Stored items:
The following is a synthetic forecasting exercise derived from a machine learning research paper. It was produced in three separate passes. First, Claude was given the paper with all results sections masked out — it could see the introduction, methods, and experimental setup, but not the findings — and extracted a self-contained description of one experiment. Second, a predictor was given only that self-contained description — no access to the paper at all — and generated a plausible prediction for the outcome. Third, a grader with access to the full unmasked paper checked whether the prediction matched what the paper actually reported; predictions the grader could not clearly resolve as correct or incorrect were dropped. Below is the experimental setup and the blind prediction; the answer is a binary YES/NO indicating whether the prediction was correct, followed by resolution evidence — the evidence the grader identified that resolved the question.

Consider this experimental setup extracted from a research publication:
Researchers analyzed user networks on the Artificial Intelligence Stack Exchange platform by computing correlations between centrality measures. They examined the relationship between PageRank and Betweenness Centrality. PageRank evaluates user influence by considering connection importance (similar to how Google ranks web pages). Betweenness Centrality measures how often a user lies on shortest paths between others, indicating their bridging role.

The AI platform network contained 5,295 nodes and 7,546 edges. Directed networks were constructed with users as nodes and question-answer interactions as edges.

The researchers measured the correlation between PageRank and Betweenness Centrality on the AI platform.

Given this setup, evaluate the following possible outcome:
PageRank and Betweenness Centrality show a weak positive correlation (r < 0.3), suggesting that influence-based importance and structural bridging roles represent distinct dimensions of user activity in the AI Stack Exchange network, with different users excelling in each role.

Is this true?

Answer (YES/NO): NO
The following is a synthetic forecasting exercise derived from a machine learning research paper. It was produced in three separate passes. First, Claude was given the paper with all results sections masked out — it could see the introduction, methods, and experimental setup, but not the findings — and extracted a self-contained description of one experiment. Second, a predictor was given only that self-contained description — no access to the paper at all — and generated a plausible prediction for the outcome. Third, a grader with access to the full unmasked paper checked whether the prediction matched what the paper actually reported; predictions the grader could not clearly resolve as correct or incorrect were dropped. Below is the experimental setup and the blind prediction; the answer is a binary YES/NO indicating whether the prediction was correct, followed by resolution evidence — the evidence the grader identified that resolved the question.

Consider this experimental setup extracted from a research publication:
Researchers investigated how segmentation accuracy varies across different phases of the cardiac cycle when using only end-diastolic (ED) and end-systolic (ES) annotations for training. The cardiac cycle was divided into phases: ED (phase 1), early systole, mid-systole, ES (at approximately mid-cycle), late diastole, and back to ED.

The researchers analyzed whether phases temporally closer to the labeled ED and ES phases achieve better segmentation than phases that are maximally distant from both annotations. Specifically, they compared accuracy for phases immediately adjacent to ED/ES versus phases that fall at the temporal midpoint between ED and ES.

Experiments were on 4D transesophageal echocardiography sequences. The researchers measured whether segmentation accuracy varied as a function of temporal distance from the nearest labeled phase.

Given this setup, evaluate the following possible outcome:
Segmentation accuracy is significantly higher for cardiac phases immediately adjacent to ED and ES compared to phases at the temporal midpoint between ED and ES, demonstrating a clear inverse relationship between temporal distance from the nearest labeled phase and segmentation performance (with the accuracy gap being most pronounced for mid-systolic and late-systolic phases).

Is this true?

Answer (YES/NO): NO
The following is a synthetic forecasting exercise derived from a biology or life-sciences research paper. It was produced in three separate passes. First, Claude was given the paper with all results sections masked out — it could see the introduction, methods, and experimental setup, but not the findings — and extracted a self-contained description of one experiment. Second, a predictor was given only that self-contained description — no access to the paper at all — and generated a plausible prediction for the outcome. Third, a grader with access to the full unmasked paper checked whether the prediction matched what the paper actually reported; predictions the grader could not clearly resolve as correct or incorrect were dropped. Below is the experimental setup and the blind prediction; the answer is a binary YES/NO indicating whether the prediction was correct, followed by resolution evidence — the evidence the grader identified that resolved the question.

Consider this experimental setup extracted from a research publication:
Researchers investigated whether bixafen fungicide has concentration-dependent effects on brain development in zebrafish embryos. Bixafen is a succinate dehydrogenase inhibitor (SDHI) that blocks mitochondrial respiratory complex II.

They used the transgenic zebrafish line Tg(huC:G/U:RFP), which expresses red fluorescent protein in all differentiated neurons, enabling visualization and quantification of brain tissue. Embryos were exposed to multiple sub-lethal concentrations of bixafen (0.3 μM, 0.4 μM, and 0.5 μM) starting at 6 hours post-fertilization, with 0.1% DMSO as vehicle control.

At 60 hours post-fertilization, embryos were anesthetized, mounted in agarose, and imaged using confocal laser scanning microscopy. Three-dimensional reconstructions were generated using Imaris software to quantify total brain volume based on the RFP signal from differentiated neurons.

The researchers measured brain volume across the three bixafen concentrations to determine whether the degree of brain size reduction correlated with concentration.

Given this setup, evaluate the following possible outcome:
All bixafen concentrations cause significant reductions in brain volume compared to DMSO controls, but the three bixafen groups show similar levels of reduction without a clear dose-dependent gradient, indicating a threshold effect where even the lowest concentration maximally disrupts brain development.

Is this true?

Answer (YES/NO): NO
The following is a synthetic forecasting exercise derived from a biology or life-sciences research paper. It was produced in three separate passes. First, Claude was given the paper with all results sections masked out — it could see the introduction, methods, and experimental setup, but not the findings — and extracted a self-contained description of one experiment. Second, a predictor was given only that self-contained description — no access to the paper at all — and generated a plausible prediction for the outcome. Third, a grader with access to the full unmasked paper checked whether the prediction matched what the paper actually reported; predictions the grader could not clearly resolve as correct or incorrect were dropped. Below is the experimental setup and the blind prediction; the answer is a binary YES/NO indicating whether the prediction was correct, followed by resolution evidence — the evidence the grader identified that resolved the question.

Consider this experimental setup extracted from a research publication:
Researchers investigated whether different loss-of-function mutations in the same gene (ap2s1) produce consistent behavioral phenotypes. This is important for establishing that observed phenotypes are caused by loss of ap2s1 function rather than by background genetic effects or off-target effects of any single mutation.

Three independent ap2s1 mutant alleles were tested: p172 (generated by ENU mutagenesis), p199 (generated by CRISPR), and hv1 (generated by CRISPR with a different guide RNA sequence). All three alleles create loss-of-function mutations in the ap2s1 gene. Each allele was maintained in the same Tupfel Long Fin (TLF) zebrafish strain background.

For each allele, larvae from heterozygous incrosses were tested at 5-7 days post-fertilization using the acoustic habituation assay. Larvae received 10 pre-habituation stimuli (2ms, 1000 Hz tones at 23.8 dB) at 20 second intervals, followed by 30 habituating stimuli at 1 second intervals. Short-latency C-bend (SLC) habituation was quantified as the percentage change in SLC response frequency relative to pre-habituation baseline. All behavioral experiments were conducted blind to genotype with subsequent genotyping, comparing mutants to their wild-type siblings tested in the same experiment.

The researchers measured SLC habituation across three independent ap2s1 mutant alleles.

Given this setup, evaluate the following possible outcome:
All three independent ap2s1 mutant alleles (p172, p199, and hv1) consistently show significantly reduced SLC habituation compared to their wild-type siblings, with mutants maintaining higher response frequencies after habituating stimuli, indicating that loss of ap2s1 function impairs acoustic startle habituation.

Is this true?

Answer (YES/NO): YES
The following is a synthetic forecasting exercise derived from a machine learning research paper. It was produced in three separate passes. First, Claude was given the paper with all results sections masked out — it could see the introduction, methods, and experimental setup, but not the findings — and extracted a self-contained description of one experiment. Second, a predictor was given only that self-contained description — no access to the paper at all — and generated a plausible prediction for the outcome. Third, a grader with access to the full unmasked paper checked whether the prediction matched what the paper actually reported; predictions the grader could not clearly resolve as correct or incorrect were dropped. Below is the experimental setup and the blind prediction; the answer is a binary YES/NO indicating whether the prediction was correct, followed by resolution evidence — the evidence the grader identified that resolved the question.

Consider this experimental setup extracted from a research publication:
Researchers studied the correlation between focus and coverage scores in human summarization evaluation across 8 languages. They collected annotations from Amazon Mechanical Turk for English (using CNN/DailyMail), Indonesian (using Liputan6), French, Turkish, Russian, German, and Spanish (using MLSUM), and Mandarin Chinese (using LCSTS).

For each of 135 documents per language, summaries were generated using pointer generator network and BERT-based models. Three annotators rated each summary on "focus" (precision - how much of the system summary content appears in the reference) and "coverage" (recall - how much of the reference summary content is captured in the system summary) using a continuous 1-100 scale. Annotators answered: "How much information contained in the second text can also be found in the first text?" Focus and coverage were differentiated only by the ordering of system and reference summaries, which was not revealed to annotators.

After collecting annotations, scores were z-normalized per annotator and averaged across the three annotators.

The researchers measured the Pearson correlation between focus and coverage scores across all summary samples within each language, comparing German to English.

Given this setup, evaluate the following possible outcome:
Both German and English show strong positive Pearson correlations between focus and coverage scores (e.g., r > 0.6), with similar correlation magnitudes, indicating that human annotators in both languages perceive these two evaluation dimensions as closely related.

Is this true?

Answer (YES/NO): NO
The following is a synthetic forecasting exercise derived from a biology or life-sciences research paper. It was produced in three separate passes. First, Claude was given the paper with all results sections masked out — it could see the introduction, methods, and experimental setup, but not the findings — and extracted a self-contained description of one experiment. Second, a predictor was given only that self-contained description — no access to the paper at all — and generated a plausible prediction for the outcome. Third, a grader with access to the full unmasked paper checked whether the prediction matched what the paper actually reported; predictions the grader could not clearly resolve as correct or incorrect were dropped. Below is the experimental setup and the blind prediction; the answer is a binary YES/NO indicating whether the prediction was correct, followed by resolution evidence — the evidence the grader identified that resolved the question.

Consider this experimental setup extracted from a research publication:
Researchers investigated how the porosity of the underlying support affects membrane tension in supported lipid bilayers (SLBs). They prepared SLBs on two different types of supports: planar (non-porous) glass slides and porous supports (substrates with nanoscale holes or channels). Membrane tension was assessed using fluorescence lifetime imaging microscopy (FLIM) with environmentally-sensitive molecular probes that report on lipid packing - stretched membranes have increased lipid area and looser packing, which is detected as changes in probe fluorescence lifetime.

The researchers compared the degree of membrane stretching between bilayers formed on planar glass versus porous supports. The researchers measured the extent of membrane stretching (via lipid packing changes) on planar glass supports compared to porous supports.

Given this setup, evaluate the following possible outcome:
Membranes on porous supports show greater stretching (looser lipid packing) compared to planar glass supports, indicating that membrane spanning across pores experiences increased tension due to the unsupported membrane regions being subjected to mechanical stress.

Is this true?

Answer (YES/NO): NO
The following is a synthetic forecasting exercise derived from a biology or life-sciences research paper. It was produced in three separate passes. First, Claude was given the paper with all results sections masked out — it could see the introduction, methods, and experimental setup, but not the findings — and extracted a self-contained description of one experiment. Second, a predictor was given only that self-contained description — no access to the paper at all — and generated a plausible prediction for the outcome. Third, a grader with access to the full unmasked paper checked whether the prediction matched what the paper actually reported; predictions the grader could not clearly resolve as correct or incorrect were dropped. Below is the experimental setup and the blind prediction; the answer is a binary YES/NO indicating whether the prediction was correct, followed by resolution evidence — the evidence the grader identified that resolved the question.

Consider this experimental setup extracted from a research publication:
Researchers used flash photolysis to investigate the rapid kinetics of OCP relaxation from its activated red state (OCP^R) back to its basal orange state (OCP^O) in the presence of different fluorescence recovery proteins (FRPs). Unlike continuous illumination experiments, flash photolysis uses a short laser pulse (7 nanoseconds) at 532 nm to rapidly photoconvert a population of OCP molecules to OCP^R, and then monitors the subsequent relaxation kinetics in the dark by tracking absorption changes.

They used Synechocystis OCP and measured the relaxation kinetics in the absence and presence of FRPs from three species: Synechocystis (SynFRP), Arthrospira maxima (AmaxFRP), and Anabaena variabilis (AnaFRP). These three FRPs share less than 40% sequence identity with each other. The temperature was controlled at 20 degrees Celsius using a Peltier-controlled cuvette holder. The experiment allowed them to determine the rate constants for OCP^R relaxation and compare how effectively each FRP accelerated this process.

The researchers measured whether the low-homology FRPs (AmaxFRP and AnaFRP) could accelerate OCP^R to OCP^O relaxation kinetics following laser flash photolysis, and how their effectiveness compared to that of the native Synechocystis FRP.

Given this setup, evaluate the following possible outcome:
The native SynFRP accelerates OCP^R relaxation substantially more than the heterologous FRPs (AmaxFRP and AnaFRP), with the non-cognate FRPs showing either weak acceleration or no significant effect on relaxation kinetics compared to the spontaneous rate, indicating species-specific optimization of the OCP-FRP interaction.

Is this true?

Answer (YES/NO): NO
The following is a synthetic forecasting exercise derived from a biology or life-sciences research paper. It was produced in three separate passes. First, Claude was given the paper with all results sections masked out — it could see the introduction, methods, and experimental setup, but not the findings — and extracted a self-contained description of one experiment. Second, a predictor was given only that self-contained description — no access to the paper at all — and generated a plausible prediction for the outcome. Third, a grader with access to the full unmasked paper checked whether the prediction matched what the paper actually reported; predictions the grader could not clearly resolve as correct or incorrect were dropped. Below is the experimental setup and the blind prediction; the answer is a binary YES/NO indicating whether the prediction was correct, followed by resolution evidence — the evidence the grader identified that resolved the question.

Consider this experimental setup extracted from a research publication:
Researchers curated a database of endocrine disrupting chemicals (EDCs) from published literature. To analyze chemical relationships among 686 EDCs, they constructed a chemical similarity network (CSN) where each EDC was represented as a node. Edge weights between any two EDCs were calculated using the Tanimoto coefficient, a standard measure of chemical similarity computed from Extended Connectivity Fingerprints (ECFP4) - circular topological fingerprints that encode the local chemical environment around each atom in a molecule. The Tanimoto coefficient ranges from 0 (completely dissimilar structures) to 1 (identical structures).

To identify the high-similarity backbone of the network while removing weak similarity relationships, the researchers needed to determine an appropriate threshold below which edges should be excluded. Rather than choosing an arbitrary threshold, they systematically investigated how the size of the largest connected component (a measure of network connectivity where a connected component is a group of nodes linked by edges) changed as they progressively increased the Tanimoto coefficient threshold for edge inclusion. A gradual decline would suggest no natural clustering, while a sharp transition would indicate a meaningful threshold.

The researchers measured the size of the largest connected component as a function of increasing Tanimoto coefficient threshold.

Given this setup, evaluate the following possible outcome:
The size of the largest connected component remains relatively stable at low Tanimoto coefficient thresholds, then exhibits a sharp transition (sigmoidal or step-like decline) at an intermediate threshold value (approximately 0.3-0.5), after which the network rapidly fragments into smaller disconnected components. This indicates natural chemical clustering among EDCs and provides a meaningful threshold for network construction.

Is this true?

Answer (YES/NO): YES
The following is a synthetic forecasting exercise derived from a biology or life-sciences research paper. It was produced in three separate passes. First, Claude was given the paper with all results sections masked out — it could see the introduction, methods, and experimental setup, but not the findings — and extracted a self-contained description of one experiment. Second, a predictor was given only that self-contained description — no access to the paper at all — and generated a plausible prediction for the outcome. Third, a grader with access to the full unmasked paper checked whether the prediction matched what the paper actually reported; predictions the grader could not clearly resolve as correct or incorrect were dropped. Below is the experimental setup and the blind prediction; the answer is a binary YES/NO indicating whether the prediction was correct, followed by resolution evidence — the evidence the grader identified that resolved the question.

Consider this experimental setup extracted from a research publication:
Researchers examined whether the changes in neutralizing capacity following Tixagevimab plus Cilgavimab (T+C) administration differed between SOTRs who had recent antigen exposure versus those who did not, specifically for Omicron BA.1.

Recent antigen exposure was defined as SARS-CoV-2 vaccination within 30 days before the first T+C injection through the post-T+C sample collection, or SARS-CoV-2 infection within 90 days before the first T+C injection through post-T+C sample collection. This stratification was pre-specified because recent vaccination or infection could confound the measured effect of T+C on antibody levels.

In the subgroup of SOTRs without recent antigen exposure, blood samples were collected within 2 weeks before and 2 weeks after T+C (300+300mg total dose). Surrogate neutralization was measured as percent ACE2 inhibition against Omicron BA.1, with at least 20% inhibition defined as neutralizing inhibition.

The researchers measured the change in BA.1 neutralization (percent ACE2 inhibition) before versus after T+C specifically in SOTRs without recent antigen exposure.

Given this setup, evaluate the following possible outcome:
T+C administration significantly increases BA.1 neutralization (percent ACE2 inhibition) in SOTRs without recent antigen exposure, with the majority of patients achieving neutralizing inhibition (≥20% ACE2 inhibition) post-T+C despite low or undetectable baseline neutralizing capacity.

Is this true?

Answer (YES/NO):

- _Task prompt_
From the data above, show each line that contains "concentrations".

- _Response for this exercise_
They used the transgenic zebrafish line Tg(huC:G/U:RFP), which expresses red fluorescent protein in all differentiated neurons, enabling visualization and quantification of brain tissue. Embryos were exposed to multiple sub-lethal concentrations of bixafen (0.3 μM, 0.4 μM, and 0.5 μM) starting at 6 hours post-fertilization, with 0.1% DMSO as vehicle control.
The researchers measured brain volume across the three bixafen concentrations to determine whether the degree of brain size reduction correlated with concentration.
All bixafen concentrations cause significant reductions in brain volume compared to DMSO controls, but the three bixafen groups show similar levels of reduction without a clear dose-dependent gradient, indicating a threshold effect where even the lowest concentration maximally disrupts brain development.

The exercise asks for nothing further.